Just to be clear, by $n$-category here I mean $(n,1)$-category. And by $\infty$-category I mean $(\infty,1)$-category. Sorry for any earlier imprecision.

I want to show that an $n$-truncated quasicategory (inside the quasicategory of quasicategories) is also an $n$-category. The argument is that to show that it’s an $n$-category, I have to show that all mapping spaces of $C$ are $n$-truncated. Note that I’m applying the truncation functor to $C$ itself as a quasicategory, and NOT to its objects. Consider the mapping space $Map(\Delta^1,C)$ where I consider $\Delta^1$ as a quasicategory. Since $C$ is $n$-truncated (in the category of quasicategories) this mapping space is $n$-truncated. In other words, as a space, it has trivial homotopy above degree $n$. Pick two objects/vertices $x$ and $y$ of $C$. Then there are two maps $x,y:\ast\to Map(\Delta^1,C)$ which pick out paths leaving $x$ and paths going to $y$. Then the homotopy pullback (I think!) of $\ast\overset{x}\to Map(\Delta^1,C)\overset{y}\leftarrow\ast$ should be the mapping space $Map_C(x,y)$. But, assuming that single path exists between $x$ and $y$, this space should be equivalent to $\Omega Map(\Delta^1,C)$, which is going to be $n-1$-truncated. Thus, $C$ is (equivalent to) an $n$-category.

Does that make sense?

3. Jon,

What is your map $x: * \to Map(\Delta^1, C)$? I don’t see such a map, other than the identity of x, which is not what I think you meant.
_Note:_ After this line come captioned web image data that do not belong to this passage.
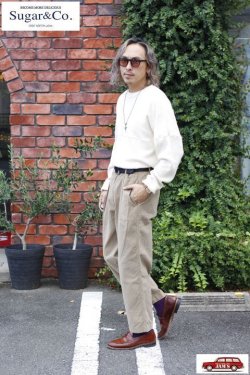 画像11: [再入荷!!]「Sugar & Co.」Daddy's Chino シュガーアンドカンパニー ダディーズ チノ [ベージュ]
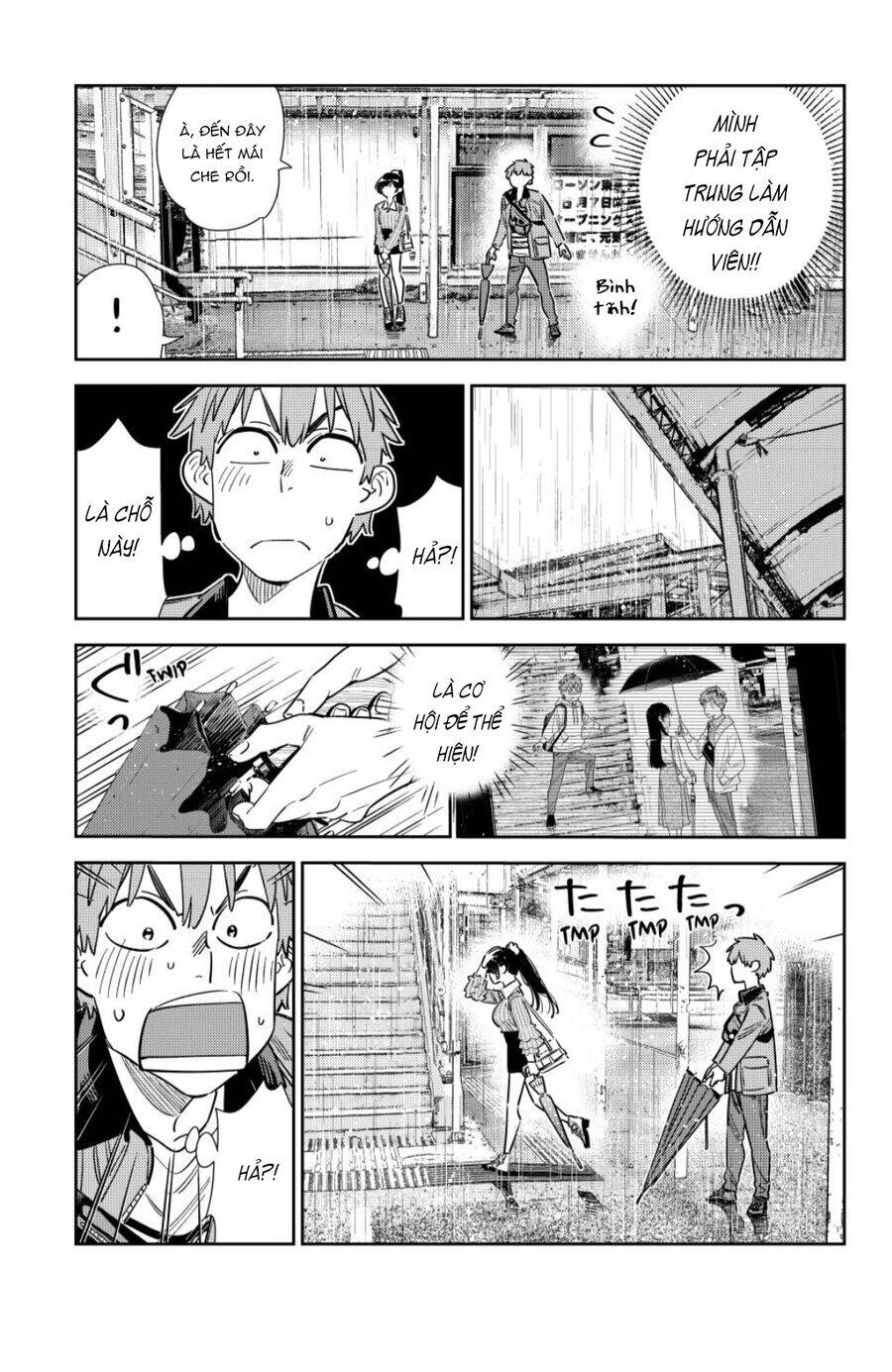 dịch vụ cho thuê bạn gái chapter 354 17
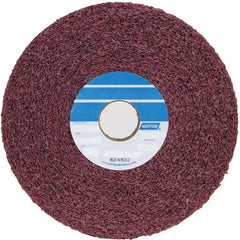 12″ × 2″ × 5″ Metal Finishing Convolute Wheel 5AM Aluminum Oxide - Exact Industrial Supply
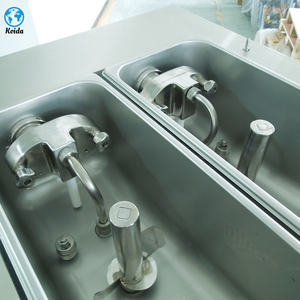 Máquina de Helado Suave de Alta Velocidad y Gran Venta, con Soporte de Piso y Diseño <span class=keywords><strong>Arco</strong></span>íris - Product Image 4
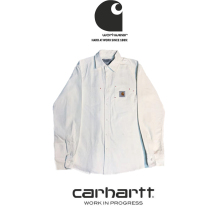 (Spot) Carhartt kahart tooling long sleeve shirt loose classic embroidery small standard mens shirt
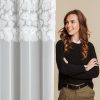Zasłona gotowa Eva Minge biała 140 x 250 cm – wprowadza lekkość
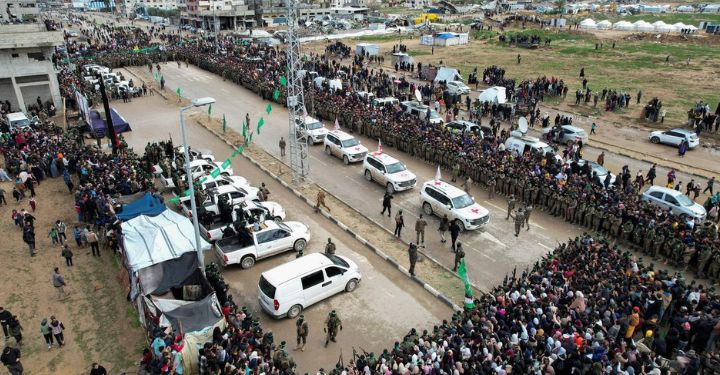 Hamas Concludes Hostage Swap with Liberation of Sixth and Final Individual Hamas Concludes Hostage Swap with Liberation of Sixth and Final Individual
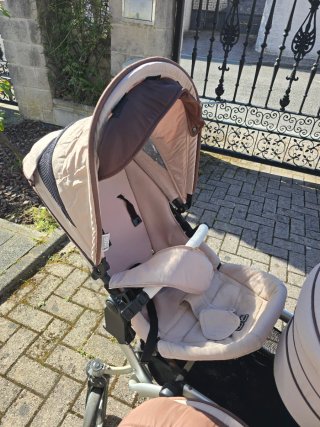 Carrito doble ZOOm abc design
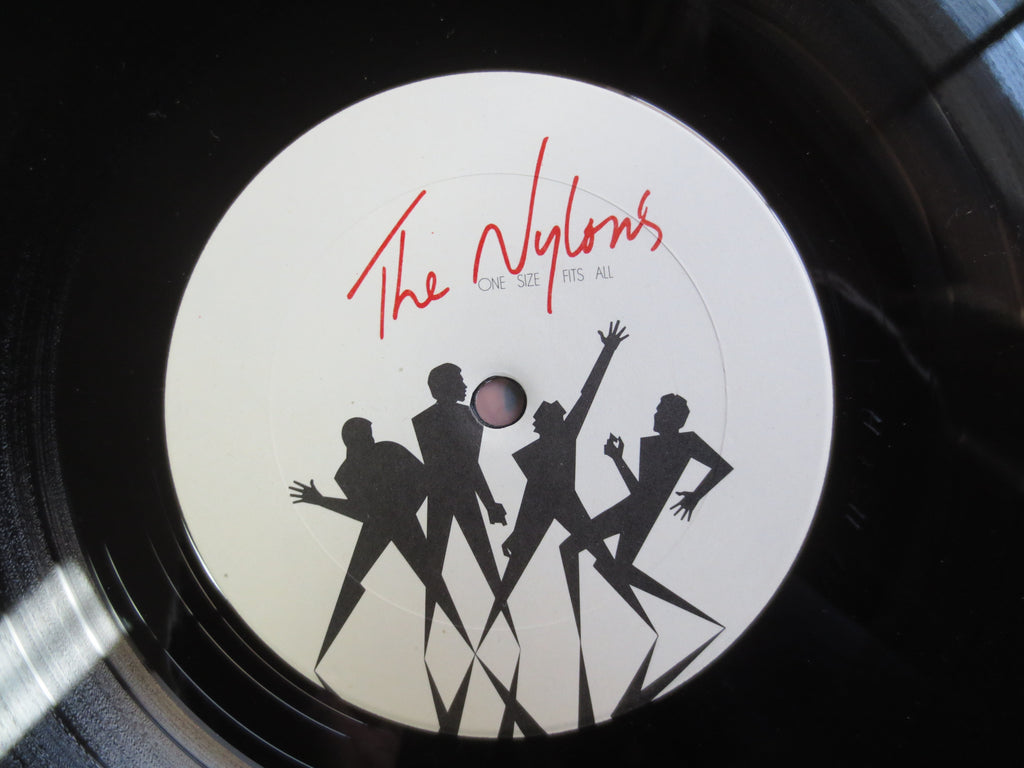The NYLONS, One Size Fits All, Vintage Album, 1982 Record, Vinyl Lp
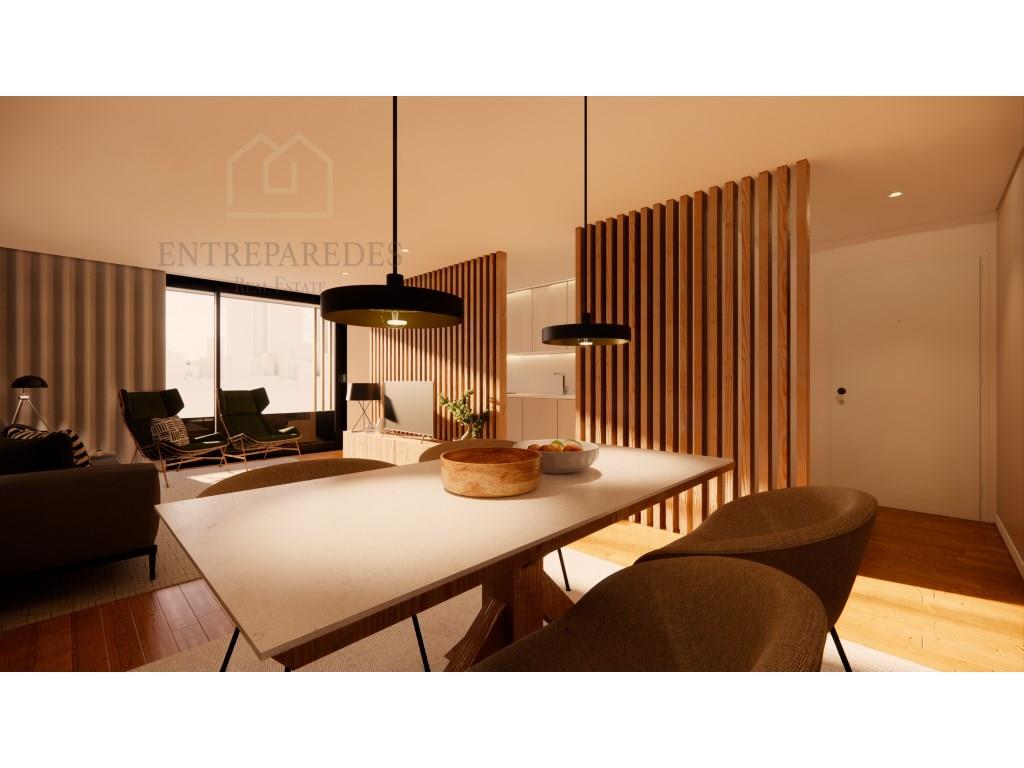 New 2 bedroom apartment in the center of Espinho for purchase, Espinho, Aveiro - Portugal
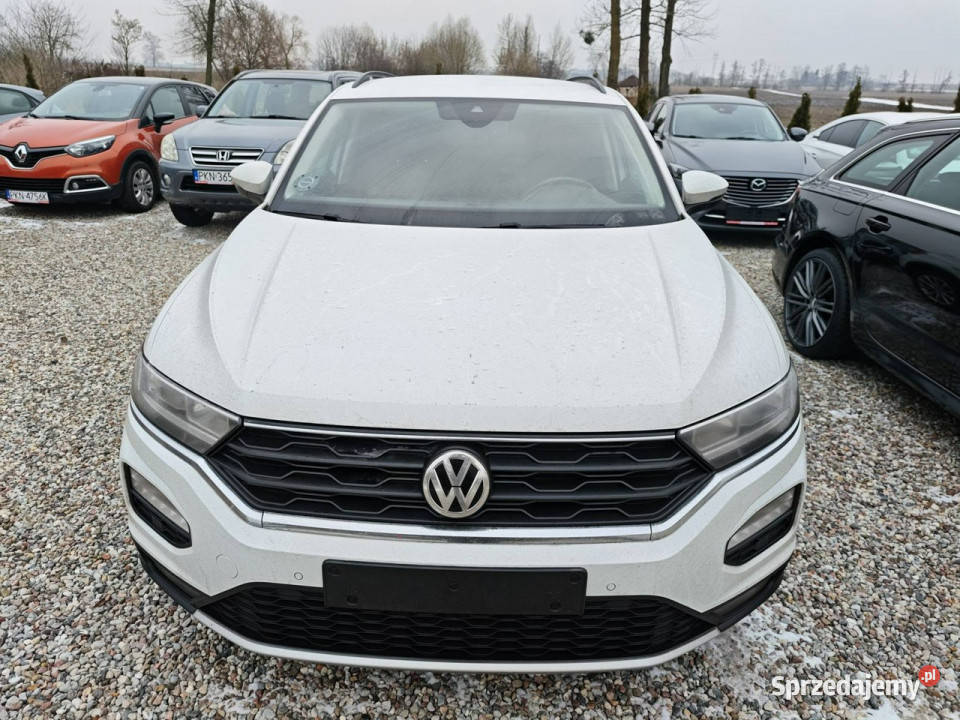 Volkswagen TRoc I 20172025 manualna T-Roc Sadlno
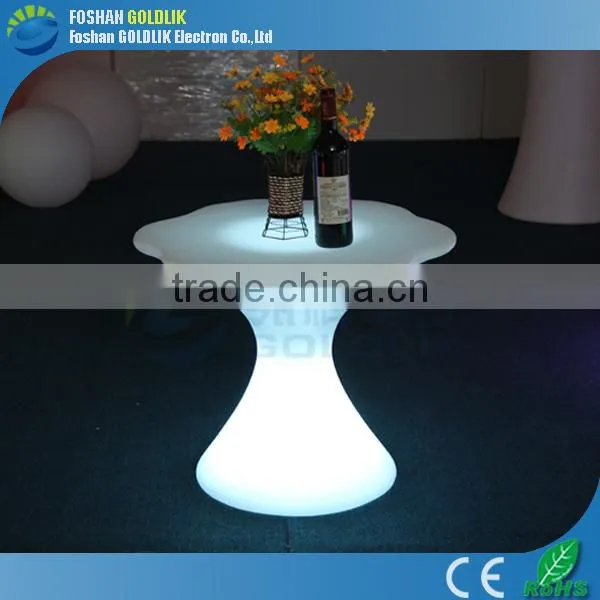 rechargeable battery color changing LED Furniture Lighting with remote controller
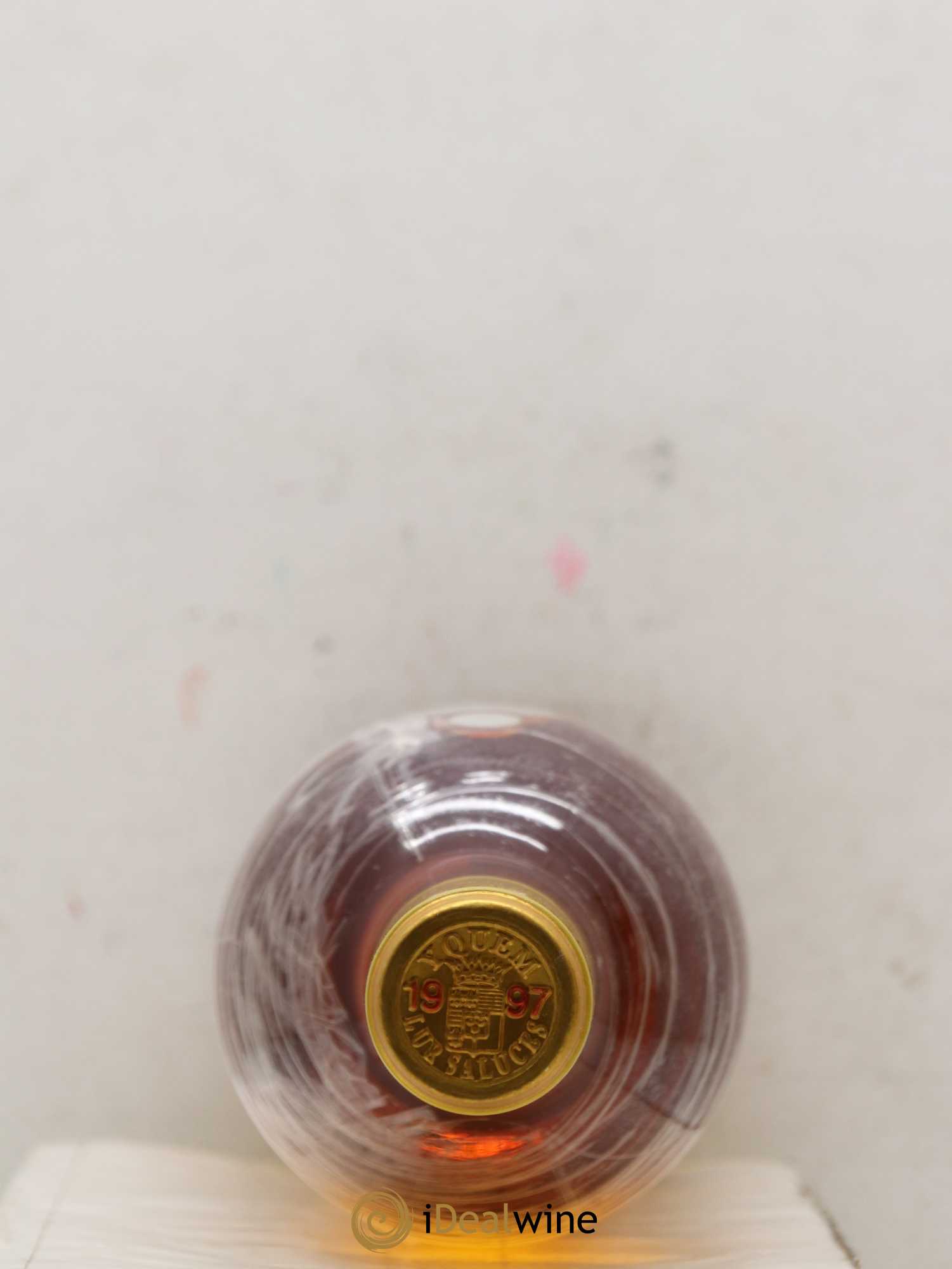 Château d' Yquem 1er Cru Classé Supérieur 1997 - Lotto di 3 bottiglie - 1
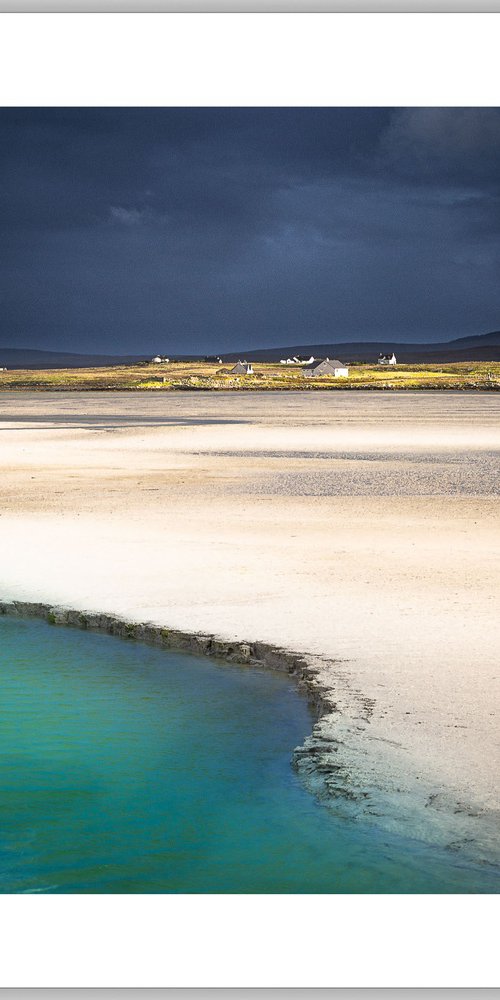 Storm Approach, South Uist by Lynne Douglas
What you do have are the face maps $s,t: Map(\Delta^1, C) \to Map(\Delta^0, C)$. The space $Map_C(x,y)$ is then the homotopy fiber of $(s,t): Map(\Delta^1, C) \to Map(\Delta^0, C) \times Map(\Delta^0, C)$ over the point $(x,y)$. If these spaces are n-types, then all you know is that this fiber product will be an n-type. You cannot conclude that it will be an (n-1)-type, and examples, like the one from 5 above, show that in some cases it won’t be.

So k-truncated $(\infty,1)$-categories are examples of $(k+1,1)$-categories, but they may not necessarily be $(k,1)$-categories.

• CommentRowNumber13.
• CommentAuthorJon Beardsley
• CommentTimeMar 18th 2014

Hey Chris,

Thanks! Ummm, I’m guessing you’re right, so I won’t spend much time trying to argue, but in my mind, since the “subspace” of $Map(\Delta^1,C)$ consisting paths starting at $x$ is contractible, and I can define this inclusion $P_x\hookrightarrow Map(\Delta^1,C)$ (similarly with paths ending at $y$), then the homotopy limit I defined would do the trick? In other words, I take the homotopy pullback of the inclusions of the two aforementioned subspaces, but since they’re contractible and there is a path between them, this limit is equivalent to loops on the space. My original thought was to do something like you recommended (i.e. something “simplicial”) and obviously, that works too. However, getting this loop space seemed to maybe improve the “estimate.” Maybe I’m thinking about this wrong though?

Anyway, your statement is still actually perfectly good enough for my purposes, in that I’m not really interested in a specific relationship between degrees in so much as just some truncation functor to $k$-categories.